Passage to read:

This white pages server is the second distinguished process in
Strongbox, and it provides name service to provide a mapping between
symbolic names and authentication information. The white pages
servers also possess authentication secrets so their identities can be
checked; these secrets are privacy protected by an operator-entered
key in much the same way that the file fingerprints are
integrity-protected by an operator-entered key. The name space is
partitioned and controlled according to user IDs from the underlying
operating system.
The Dyad Secure Coprocessor Project
The Dyad Secure Coprocessor Project demostrated the flexibility and
power of using secure coprocessors to protect the security critical
computation in a distributed system. Secure coprocessors are
essentially specially designed microcomputers that are packaged with
tamper-sensors, so that any attempt to physically probe the internal
state of the secure coprocessor will result in a complete resetting of
the secure coprocessor's internal state, keeping secrets secret by
erasing memory. Secure coprocessors plug into a host system, and make
use of host-side resources such as networking and disk storage.
Secure coprocessors permit the bootstrapping of highly secure systems
such as Strongbox, since no trusted operator is required to protect
cryptographic keys. Furthermore, because secure coprocessors permit
arbitrary computations -- rather than just protecting or verifying
file fingerprints -- to be performed, they permit a much more general
form of secure distributed computation: a process running inside of a
secure coprocessor has an execution environment that is protected by
the manufacturer of the secure coprocessor, which we assume is a
widely trusted third party.

Dataset section:
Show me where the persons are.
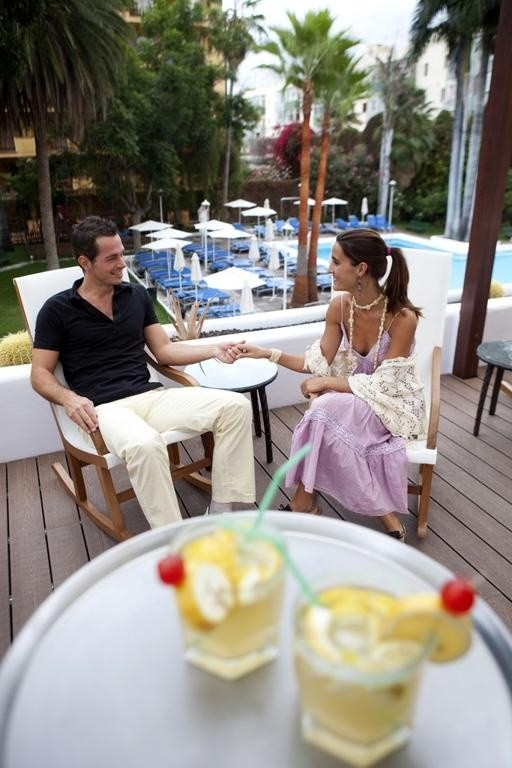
[235,231,428,544]
[24,214,271,530]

Goal:
Carry the passage on secure coprocessors forward, beginning with the sentence that would follow its last one. The lines above stand apart from the passage on secure coprocessors.

Task response:
In the Dyad work, I ported the Mach microkernel operating system to
Citadel, a prototype secure coprocessor from IBM research, and
demonstrated the ability to run very secure applications in that
environment, using the hardware-provided tamper-sensing security to
derive higher level security properties. Each secure coprocessor has
its own unique public key which is certified by its manufacturer.
Applications can be partitioned to have a portion of their computation
occur only within a particular secure coprocessor by having the code
for that computation encrypted with the public key of that secure
coprocessor.
Applications of secure coprocessors include (1) secure bootstrap, where
the secure coprocess aids the host operating system in its boot
process to ensure system integrity; (2) strong copy protection for
software; (3) and general private computation.
The Sanctuary Secure Mobile Agent System
The goal of the Sanctuary secure mobile agent system is to develop
practical techniques to make mobile agent systems secure. Using
mobile code is an attractive method for structuring widely distributed
systems, since its use can help hide communications latency as well as
increase system flexibility and mask transient faults or loss of
connectivity. Hiding latency is
critical as individual system
performance improves, since latency will become the critical
bottleneck for distributed system performance. While there is no
"killer app" for mobile code, ever increasing system performance and
available bandwidth will make latency an increasingly critical barrier
to distributed performance, and remote execution will become
increasingly attractive and necessary.
A mobile code system, however, is also a new source of security
weaknesses: a malicious or compromised mobile code execution engine
can easily cause mobile code to generate invalid results.
Unlike other mobile agent systems, Sanctuary is designed from the
ground up to be as secure as possible. Critical to Sanctuary's design
is the confluence of several ideas:
- To make writing mobile code less error prone, a "migrate"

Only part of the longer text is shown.